Le canton de Genève va revenir à une politique plus ferme en matière de sécurité de l'espace public, notamment face aux vendeurs de drogue, avertit Olivier Jornot.

Contrôles afin de rechercher des stupéfiants, lors d'une opération au Jardin Anglais, à Genève.

Contrôles afin de rechercher des stupéfiants, lors d'une opération au Jardin Anglais, à Genève.

archive/photo d'illustration, Keystone

Le procureur général du canton, Olivier Jornot a transmis de nouvelles directives plus strictes à la police genevoise.

«Eradiquer la vente de drogue est impossible, tout comme il est impossible de faire cesser les infractions routières», reconnaît Olivier Jornot dans un entretien diffusé samedi par la Tribune de Genève.

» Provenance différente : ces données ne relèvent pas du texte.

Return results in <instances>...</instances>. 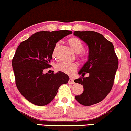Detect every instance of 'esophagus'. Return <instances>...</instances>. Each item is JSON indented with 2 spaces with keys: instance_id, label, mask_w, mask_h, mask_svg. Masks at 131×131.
<instances>
[{
  "instance_id": "esophagus-1",
  "label": "esophagus",
  "mask_w": 131,
  "mask_h": 131,
  "mask_svg": "<svg viewBox=\"0 0 131 131\" xmlns=\"http://www.w3.org/2000/svg\"><path fill=\"white\" fill-rule=\"evenodd\" d=\"M69 83H71V84H74V81L73 78H70V79H69Z\"/></svg>"
}]
</instances>
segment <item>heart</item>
<instances>
[{
    "label": "heart",
    "instance_id": "obj_1",
    "mask_svg": "<svg viewBox=\"0 0 131 131\" xmlns=\"http://www.w3.org/2000/svg\"><path fill=\"white\" fill-rule=\"evenodd\" d=\"M68 43L70 47L72 48V50L76 53H81L83 50H84V45H83L82 41L79 38L75 37L71 38L68 40ZM58 43H57L53 48L52 51V57L55 58L56 57V51L57 48ZM82 58H83L84 55H81ZM78 68V66L75 64L72 63V64H68V63L62 62L56 66V69L58 71L64 72L67 74L71 75L74 73Z\"/></svg>",
    "mask_w": 131,
    "mask_h": 131
}]
</instances>
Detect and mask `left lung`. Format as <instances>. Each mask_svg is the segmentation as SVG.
<instances>
[{
	"label": "left lung",
	"mask_w": 131,
	"mask_h": 131,
	"mask_svg": "<svg viewBox=\"0 0 131 131\" xmlns=\"http://www.w3.org/2000/svg\"><path fill=\"white\" fill-rule=\"evenodd\" d=\"M74 35L88 47L87 62L78 72L83 77L75 83L83 86L84 91L75 96L80 104L90 106L103 100L110 93L118 69V58L114 47L102 34L95 31H74ZM88 73V77H84Z\"/></svg>",
	"instance_id": "obj_1"
}]
</instances>
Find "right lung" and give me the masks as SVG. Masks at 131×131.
<instances>
[{"label": "right lung", "instance_id": "right-lung-1", "mask_svg": "<svg viewBox=\"0 0 131 131\" xmlns=\"http://www.w3.org/2000/svg\"><path fill=\"white\" fill-rule=\"evenodd\" d=\"M72 33L67 30L37 32L17 47L12 61L16 84L21 95L33 104H48L59 88L68 83L69 78L64 72L44 74L43 70L51 67L57 43Z\"/></svg>", "mask_w": 131, "mask_h": 131}]
</instances>
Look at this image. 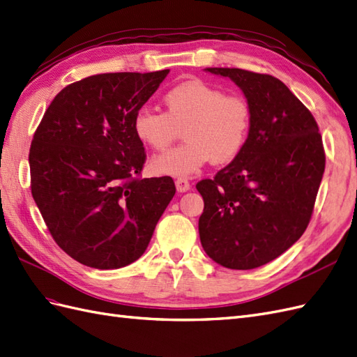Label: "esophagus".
Segmentation results:
<instances>
[{
    "label": "esophagus",
    "instance_id": "34e87169",
    "mask_svg": "<svg viewBox=\"0 0 357 357\" xmlns=\"http://www.w3.org/2000/svg\"><path fill=\"white\" fill-rule=\"evenodd\" d=\"M175 185H176V190L179 191V193H185V191L190 190V182L187 178H178L175 181Z\"/></svg>",
    "mask_w": 357,
    "mask_h": 357
}]
</instances>
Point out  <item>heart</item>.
I'll return each instance as SVG.
<instances>
[{
    "label": "heart",
    "instance_id": "1",
    "mask_svg": "<svg viewBox=\"0 0 357 357\" xmlns=\"http://www.w3.org/2000/svg\"><path fill=\"white\" fill-rule=\"evenodd\" d=\"M162 102L164 113L140 108L132 121L137 139L155 151H166L184 131L185 143L151 161L157 175L188 176L211 160L231 162L249 142L253 108L243 95L190 79L167 90Z\"/></svg>",
    "mask_w": 357,
    "mask_h": 357
}]
</instances>
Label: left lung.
<instances>
[{
    "instance_id": "obj_1",
    "label": "left lung",
    "mask_w": 357,
    "mask_h": 357,
    "mask_svg": "<svg viewBox=\"0 0 357 357\" xmlns=\"http://www.w3.org/2000/svg\"><path fill=\"white\" fill-rule=\"evenodd\" d=\"M206 70L244 91L253 125L238 157L196 184L204 197L200 243L220 266L252 270L306 231L326 166L323 139L312 113L280 79L238 68Z\"/></svg>"
}]
</instances>
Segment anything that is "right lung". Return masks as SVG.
Segmentation results:
<instances>
[{"mask_svg":"<svg viewBox=\"0 0 357 357\" xmlns=\"http://www.w3.org/2000/svg\"><path fill=\"white\" fill-rule=\"evenodd\" d=\"M169 69L114 72L63 89L30 148L31 195L51 236L70 258L113 270L139 259L175 196L170 176L144 178L134 114Z\"/></svg>","mask_w":357,"mask_h":357,"instance_id":"obj_1","label":"right lung"}]
</instances>
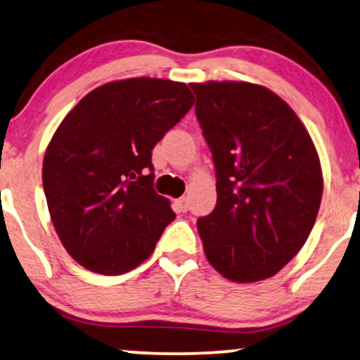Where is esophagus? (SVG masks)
I'll use <instances>...</instances> for the list:
<instances>
[{"label":"esophagus","mask_w":360,"mask_h":360,"mask_svg":"<svg viewBox=\"0 0 360 360\" xmlns=\"http://www.w3.org/2000/svg\"><path fill=\"white\" fill-rule=\"evenodd\" d=\"M174 208L176 213H186L188 211V200L185 198V196H181V198L175 200L174 201Z\"/></svg>","instance_id":"obj_1"}]
</instances>
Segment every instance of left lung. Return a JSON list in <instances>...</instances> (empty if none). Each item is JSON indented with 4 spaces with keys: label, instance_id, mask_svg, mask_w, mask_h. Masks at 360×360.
<instances>
[{
    "label": "left lung",
    "instance_id": "8db88e82",
    "mask_svg": "<svg viewBox=\"0 0 360 360\" xmlns=\"http://www.w3.org/2000/svg\"><path fill=\"white\" fill-rule=\"evenodd\" d=\"M216 169V208L198 219L206 259L228 280L259 282L307 243L323 172L307 127L278 95L249 82L190 83Z\"/></svg>",
    "mask_w": 360,
    "mask_h": 360
}]
</instances>
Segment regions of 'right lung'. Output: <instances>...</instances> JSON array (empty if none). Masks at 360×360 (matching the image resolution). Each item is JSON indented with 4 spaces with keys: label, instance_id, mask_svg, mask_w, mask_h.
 Wrapping results in <instances>:
<instances>
[{
    "label": "right lung",
    "instance_id": "add662e5",
    "mask_svg": "<svg viewBox=\"0 0 360 360\" xmlns=\"http://www.w3.org/2000/svg\"><path fill=\"white\" fill-rule=\"evenodd\" d=\"M193 101L185 83L126 78L95 88L63 117L42 185L58 239L85 269L121 275L154 252L175 213L152 186V149Z\"/></svg>",
    "mask_w": 360,
    "mask_h": 360
}]
</instances>
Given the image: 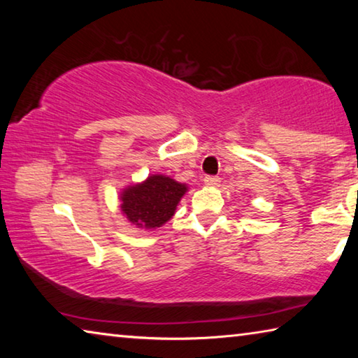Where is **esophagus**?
Wrapping results in <instances>:
<instances>
[{
	"label": "esophagus",
	"mask_w": 358,
	"mask_h": 358,
	"mask_svg": "<svg viewBox=\"0 0 358 358\" xmlns=\"http://www.w3.org/2000/svg\"><path fill=\"white\" fill-rule=\"evenodd\" d=\"M203 183L207 185V186H210V187H215V186L220 185V178H217V177H210V175H208V177L203 178Z\"/></svg>",
	"instance_id": "esophagus-1"
}]
</instances>
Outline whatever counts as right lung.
<instances>
[{
  "label": "right lung",
  "instance_id": "right-lung-1",
  "mask_svg": "<svg viewBox=\"0 0 358 358\" xmlns=\"http://www.w3.org/2000/svg\"><path fill=\"white\" fill-rule=\"evenodd\" d=\"M187 185L167 175H148L141 183H132L120 192V210L132 226L155 230L164 226L177 210Z\"/></svg>",
  "mask_w": 358,
  "mask_h": 358
}]
</instances>
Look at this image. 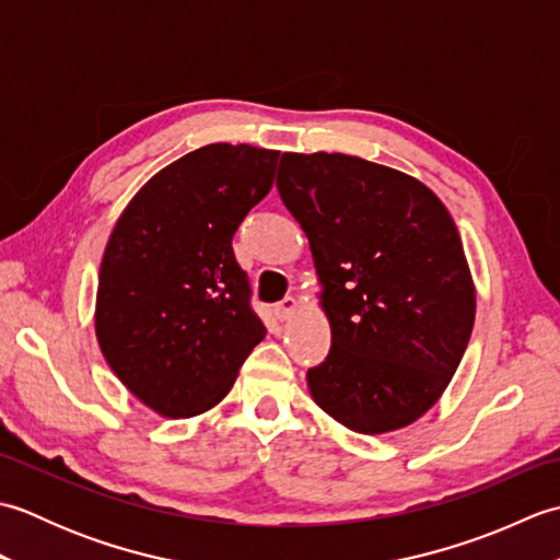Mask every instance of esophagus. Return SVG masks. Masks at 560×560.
<instances>
[{"label": "esophagus", "instance_id": "34e87169", "mask_svg": "<svg viewBox=\"0 0 560 560\" xmlns=\"http://www.w3.org/2000/svg\"><path fill=\"white\" fill-rule=\"evenodd\" d=\"M293 311H295V301L291 299V295H287V299L273 305V317H277V319H289L293 315Z\"/></svg>", "mask_w": 560, "mask_h": 560}]
</instances>
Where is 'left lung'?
<instances>
[{"instance_id":"left-lung-1","label":"left lung","mask_w":560,"mask_h":560,"mask_svg":"<svg viewBox=\"0 0 560 560\" xmlns=\"http://www.w3.org/2000/svg\"><path fill=\"white\" fill-rule=\"evenodd\" d=\"M277 189L311 241L331 327L307 387L331 419L375 435L433 407L467 349L474 283L431 189L343 153H283Z\"/></svg>"}]
</instances>
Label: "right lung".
Returning a JSON list of instances; mask_svg holds the SVG:
<instances>
[{"instance_id":"right-lung-1","label":"right lung","mask_w":560,"mask_h":560,"mask_svg":"<svg viewBox=\"0 0 560 560\" xmlns=\"http://www.w3.org/2000/svg\"><path fill=\"white\" fill-rule=\"evenodd\" d=\"M279 151L209 144L156 173L105 247L96 335L135 397L171 419L219 404L267 329L233 253Z\"/></svg>"}]
</instances>
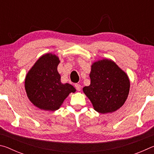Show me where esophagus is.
Segmentation results:
<instances>
[{"label": "esophagus", "mask_w": 154, "mask_h": 154, "mask_svg": "<svg viewBox=\"0 0 154 154\" xmlns=\"http://www.w3.org/2000/svg\"><path fill=\"white\" fill-rule=\"evenodd\" d=\"M75 88H76V90L77 91H80L81 89H82V86H81V85L77 84V83H76V84H75Z\"/></svg>", "instance_id": "34e87169"}]
</instances>
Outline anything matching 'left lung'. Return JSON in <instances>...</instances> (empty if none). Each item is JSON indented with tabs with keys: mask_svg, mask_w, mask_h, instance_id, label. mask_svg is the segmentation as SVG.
<instances>
[{
	"mask_svg": "<svg viewBox=\"0 0 154 154\" xmlns=\"http://www.w3.org/2000/svg\"><path fill=\"white\" fill-rule=\"evenodd\" d=\"M90 85L83 88V93L98 113H113L126 102L130 90L128 75L116 62L103 58L94 62L90 73Z\"/></svg>",
	"mask_w": 154,
	"mask_h": 154,
	"instance_id": "8db88e82",
	"label": "left lung"
}]
</instances>
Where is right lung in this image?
<instances>
[{
	"label": "right lung",
	"mask_w": 154,
	"mask_h": 154,
	"mask_svg": "<svg viewBox=\"0 0 154 154\" xmlns=\"http://www.w3.org/2000/svg\"><path fill=\"white\" fill-rule=\"evenodd\" d=\"M60 62L56 54H45L26 75L24 87L28 98L41 110H58L69 94L76 92L72 85L61 82L58 71Z\"/></svg>",
	"instance_id": "right-lung-1"
}]
</instances>
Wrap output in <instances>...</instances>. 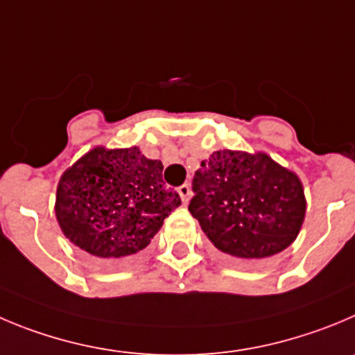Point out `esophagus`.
I'll return each instance as SVG.
<instances>
[{
  "label": "esophagus",
  "instance_id": "esophagus-1",
  "mask_svg": "<svg viewBox=\"0 0 355 355\" xmlns=\"http://www.w3.org/2000/svg\"><path fill=\"white\" fill-rule=\"evenodd\" d=\"M178 194H180L182 203H187L189 198H191V187H189V184L180 185V187H178Z\"/></svg>",
  "mask_w": 355,
  "mask_h": 355
}]
</instances>
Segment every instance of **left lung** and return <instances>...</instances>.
Returning a JSON list of instances; mask_svg holds the SVG:
<instances>
[{
    "label": "left lung",
    "instance_id": "1",
    "mask_svg": "<svg viewBox=\"0 0 355 355\" xmlns=\"http://www.w3.org/2000/svg\"><path fill=\"white\" fill-rule=\"evenodd\" d=\"M189 211L208 240L234 259L256 261L296 240L306 200L296 173L268 154L217 150L201 161Z\"/></svg>",
    "mask_w": 355,
    "mask_h": 355
}]
</instances>
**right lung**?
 Segmentation results:
<instances>
[{"instance_id": "add662e5", "label": "right lung", "mask_w": 355, "mask_h": 355, "mask_svg": "<svg viewBox=\"0 0 355 355\" xmlns=\"http://www.w3.org/2000/svg\"><path fill=\"white\" fill-rule=\"evenodd\" d=\"M162 162L138 147H96L62 173L55 217L64 236L98 259H128L144 250L182 203L162 182Z\"/></svg>"}]
</instances>
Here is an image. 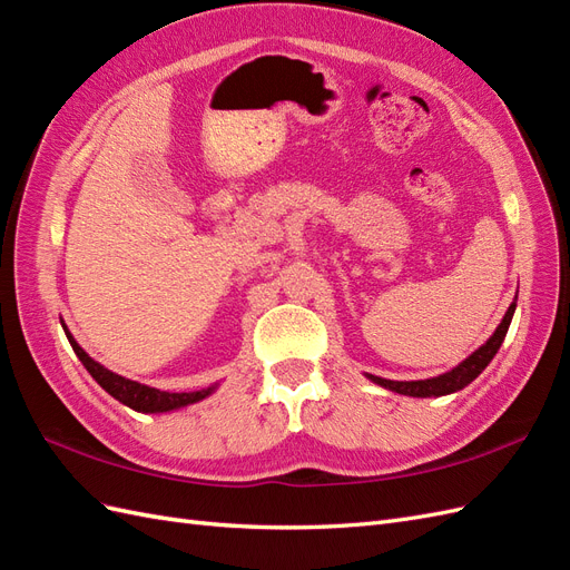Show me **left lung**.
I'll list each match as a JSON object with an SVG mask.
<instances>
[{"mask_svg":"<svg viewBox=\"0 0 570 570\" xmlns=\"http://www.w3.org/2000/svg\"><path fill=\"white\" fill-rule=\"evenodd\" d=\"M513 313H515V301L510 303L501 325L495 327V332L487 340V344H481L472 356H466L462 363H458L455 368L443 375L426 377V381H385V377H377V375H368V377L373 383L383 385L385 390L400 392V395H410V397H443V395H450V392H458L470 385L474 377L489 366L491 358L499 354V348L505 340V332L510 327V320H513Z\"/></svg>","mask_w":570,"mask_h":570,"instance_id":"left-lung-1","label":"left lung"}]
</instances>
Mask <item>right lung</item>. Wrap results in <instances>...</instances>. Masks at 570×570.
<instances>
[{"instance_id":"add662e5","label":"right lung","mask_w":570,"mask_h":570,"mask_svg":"<svg viewBox=\"0 0 570 570\" xmlns=\"http://www.w3.org/2000/svg\"><path fill=\"white\" fill-rule=\"evenodd\" d=\"M65 332H67V340H69L71 348H75V354L83 363V368L91 373L94 381L104 387L108 395L127 404L129 410L144 412V414H164V412L180 410V406H187V404H195L204 397H209L214 392V385L207 390H197V392H166V390L141 385L137 381H129V377H122L118 373L108 371L106 366H100L98 361H94L89 354L83 352V348L77 344V340L71 337L67 327H65Z\"/></svg>"}]
</instances>
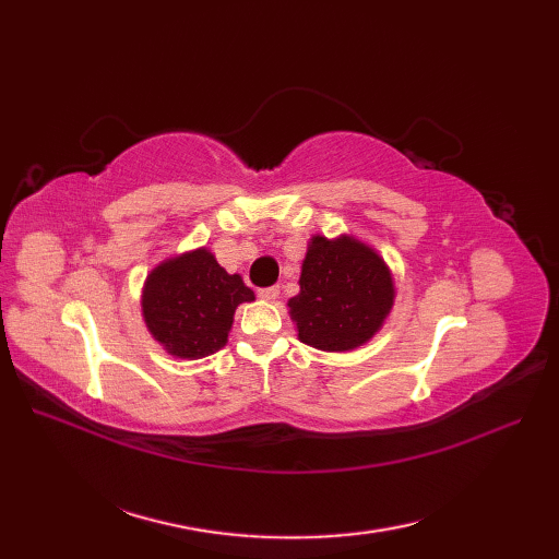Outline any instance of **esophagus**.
Here are the masks:
<instances>
[{"label": "esophagus", "mask_w": 559, "mask_h": 559, "mask_svg": "<svg viewBox=\"0 0 559 559\" xmlns=\"http://www.w3.org/2000/svg\"><path fill=\"white\" fill-rule=\"evenodd\" d=\"M259 298H263L267 302H275L280 298V286H267V289H261Z\"/></svg>", "instance_id": "1"}]
</instances>
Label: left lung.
I'll return each mask as SVG.
<instances>
[{
    "label": "left lung",
    "instance_id": "8db88e82",
    "mask_svg": "<svg viewBox=\"0 0 559 559\" xmlns=\"http://www.w3.org/2000/svg\"><path fill=\"white\" fill-rule=\"evenodd\" d=\"M300 292L289 298L298 341L321 352L366 345L392 312L394 275L380 253L349 233L312 235L300 265Z\"/></svg>",
    "mask_w": 559,
    "mask_h": 559
}]
</instances>
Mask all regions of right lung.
I'll return each mask as SVG.
<instances>
[{"instance_id": "obj_1", "label": "right lung", "mask_w": 559, "mask_h": 559, "mask_svg": "<svg viewBox=\"0 0 559 559\" xmlns=\"http://www.w3.org/2000/svg\"><path fill=\"white\" fill-rule=\"evenodd\" d=\"M257 300L235 273H226L207 247L160 261L142 286V319L151 337L177 359H202L228 343L233 317Z\"/></svg>"}]
</instances>
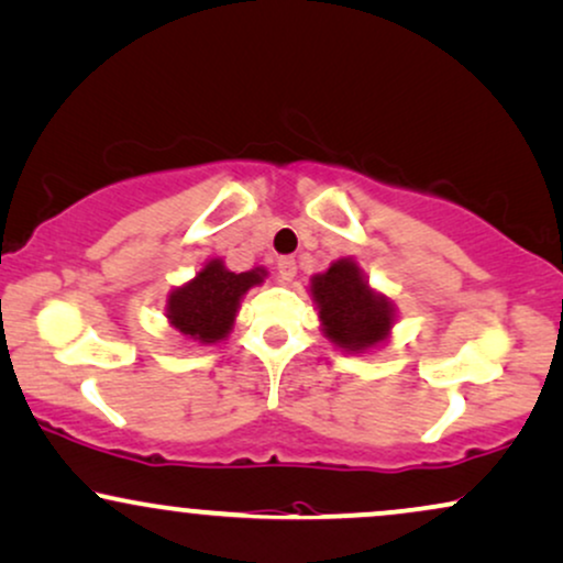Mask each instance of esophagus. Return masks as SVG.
Listing matches in <instances>:
<instances>
[{
	"mask_svg": "<svg viewBox=\"0 0 563 563\" xmlns=\"http://www.w3.org/2000/svg\"><path fill=\"white\" fill-rule=\"evenodd\" d=\"M277 275H280L286 283L294 280V277H296V260H294V256H283V260H277Z\"/></svg>",
	"mask_w": 563,
	"mask_h": 563,
	"instance_id": "esophagus-1",
	"label": "esophagus"
}]
</instances>
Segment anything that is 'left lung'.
I'll list each match as a JSON object with an SVG mask.
<instances>
[{"instance_id": "left-lung-1", "label": "left lung", "mask_w": 563, "mask_h": 563, "mask_svg": "<svg viewBox=\"0 0 563 563\" xmlns=\"http://www.w3.org/2000/svg\"><path fill=\"white\" fill-rule=\"evenodd\" d=\"M309 294L320 311L322 333L349 354H367L383 346L396 324V307L369 286L356 260L343 256L309 280Z\"/></svg>"}]
</instances>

Mais «nous devons veiller à maintenir l'ordre public» en s'attaquant au trafic de drogue, ajoute-t-il.

Une décision judiciaire avait empêché depuis 2014 l'ancienne pratique, qui consistait à utiliser la législation sur les étrangers pour pouvoir «harceler» les vendeurs de drogue.

Pour la police, «il est beaucoup plus facile de contrôler des personnes pour savoir si elles ont le droit d'être en Suisse que de prendre des 'dealers' sur le fait», explique le procureur.

Or, le Tribunal fédéral (TF) a estimé qu'il n'était pas possible de «condamner un accusé uniquement pour séjour illégal, sauf si l'autorité administrative avait mené à son terme une procédure de renvoi complet», poursuit-il. Cette décision a conduit Olivier Jornot «à demander à la police de lever le pied en matière de contrôles».

Mais, suite à un recours de Genève, la haute cour a renversé sa jurisprudence en 2016. Les juges fédéraux ont «renoncé à l'idée que, pour être expulsé, il faut mener une procédure de renvoi à son terme», relève le procureur. Il a donc transmis «le 20 septembre des directives à la police pour revenir à une politique plus ferme».